The Benefits of Mobile Computing
Mobile computing is a generic term that refers to a variety of devices that allow people to access data and information from wherever they are. Mobile computing transports data, voice, and video over a network via a mobile device.
Mobile devices can be connected to a local area network (LAN), or they can take advantage of Wi-Fi or wireless technology by connecting via a wireless local area network (WLAN).

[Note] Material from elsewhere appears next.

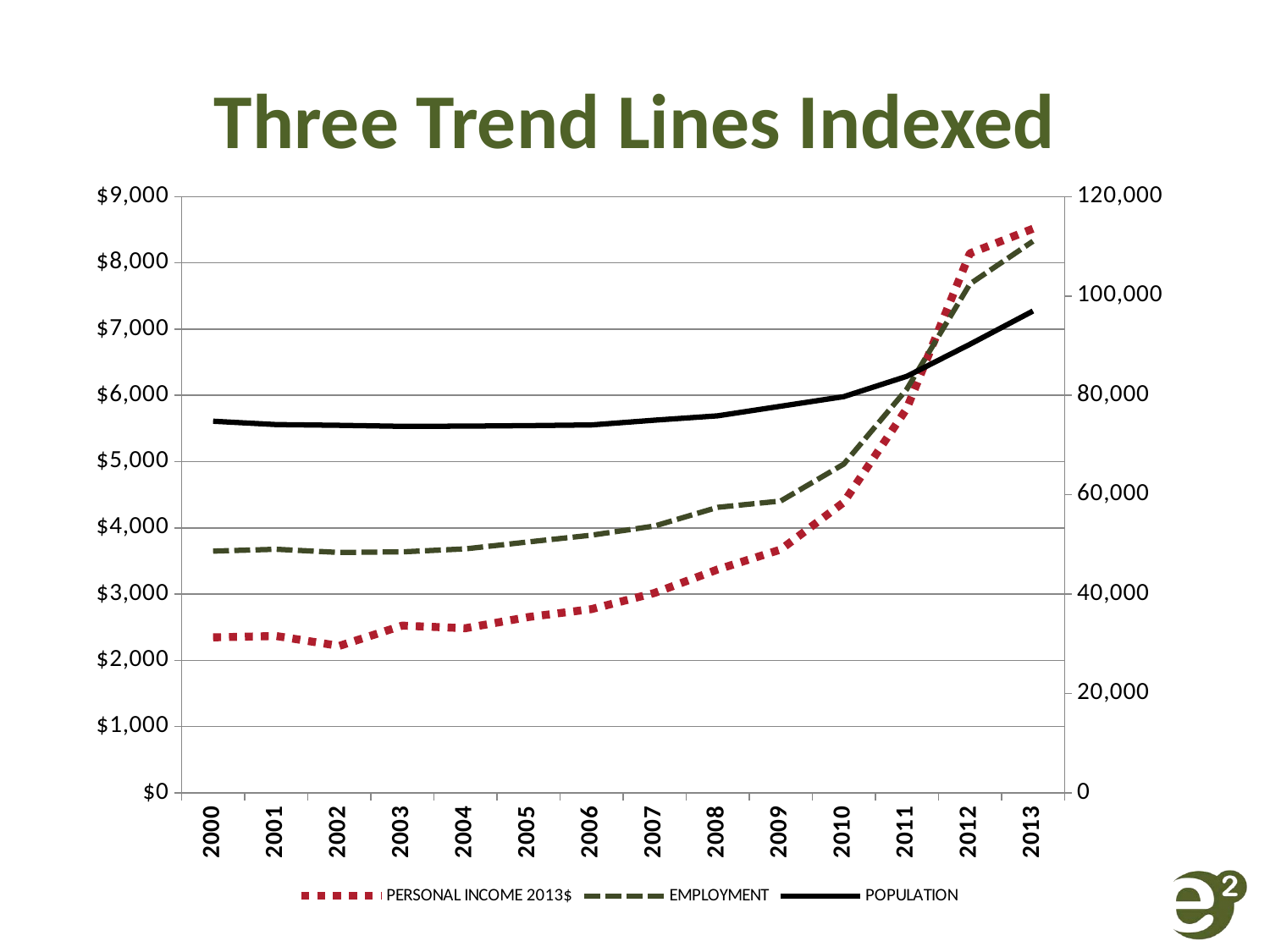
What type of chart is shown on the slide? line chart In which year is the PERSONAL INCOME 2013$ line at its highest? 2013 Does the PERSONAL INCOME 2013$ line rise or fall overall from 2000 to 2013? rise In 2000, which line is higher on the chart, EMPLOYMENT or POPULATION? POPULATION How many series does the legend list? 3 What is the title of the chart? Three Trend Lines Indexed Which series is drawn as a solid black line? POPULATION Is the PERSONAL INCOME 2013$ value for 2013 greater or less than $8,000 on the left axis? greater Is the PERSONAL INCOME 2013$ value for 2000 greater or less than $3,000 on the left axis? less Does the POPULATION line rise or fall overall from 2000 to 2013? rise How many years are shown along the x axis? 14 In which year is the PERSONAL INCOME 2013$ line at its lowest? 2002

Mobile phone services also provide mobile computing through their service plans.
The Benefits of Mobile Computing
There are many benefits to mobile computing including the ability to get directions, entertain yourself when bored, do business, and more, including:
- Connectivity: You can stay connected to all sources at all times.
- Social Engagement: You can interact with a variety of users via the Internet.
- Personalization: You can tailor your mobile computing to your individual needs.
"Mobile device" is a generic term used to refer to a wide range of devices that allow people to access data and information from anywhere at any time. These devices come in a range of sizes, from those that fit in your pocket, such as cell phones, to tablets, to laptops. Mobile computing can use cellphone connections to make phone calls, as well as to connect to the Internet. The list of mobile devices include:
- eReaders (i.e. Kindle)
- Handheld Gaming Devices (i.e. Nintendo 3DS)
- Wearable Devices (i.e. Apple Watch)
Using Wi-Fi for Mobile Computing
Wi-Fi is a wireless technology that allows an electronic device to exchange data over the internet via radio waves. Devices such as laptops, tablets, and smartphones can hook into Wi-Fi by choosing a Wi-Fi network in the immediate vicinity. Often referred to as a "hot spot," Wi-Fi can be found in offices, restaurants, institutions of higher learning, schools, recreational facilities, some public areas, and homes.
At home, you'll need a wireless router connected to your broadband Internet that is usually obtained through your cable/internet provider. When you leave the hotspot area, your mobile device will disconnect from the Internet. Note, that you can often still access the Internet on your phone when you're away from a wi-fi source, but you're using your phone service data plan and not wi-fi. Wi-Fi range is generally about 100 feet, although it can depend on the network.
Wi-Fi networks can be secure, requiring a password, or open. When possible, use a secure network to protect your device and data from hackers.
When accessing a secure Wi-Fi, your mobile device should remember and automatically reconnect without having to re-enter the password when you're in that area again. For example, if you take your laptop to work every day, it will connect to your company's network every time you're near the network. When you take that laptop home, it will connect to your personal Wi-Fi.
Cloud computing is a term that applies to applications and data storage delivered over the Internet or via wireless technology. The individual user's device, such as a computer or cell phone, only provides an interface to access data stored online in the cloud. The programs are run on the service provider's servers and the data is stored wherever the provider deems necessary. The benefit is that you can access data anywhere, from any device, as long as you're online. The applications and associated data are available wherever you have a connection to the Internet or wireless network.